━━━━━ Information supplied

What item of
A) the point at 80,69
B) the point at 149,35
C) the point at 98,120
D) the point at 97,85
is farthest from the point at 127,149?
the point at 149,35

━━━━━━━━━━

§ **Task objective**
Quote every one of the lines above word for word.

§ **Written response**
What item of
A) the point at 80,69
B) the point at 149,35
C) the point at 98,120
D) the point at 97,85
is farthest from the point at 127,149?
the point at 149,35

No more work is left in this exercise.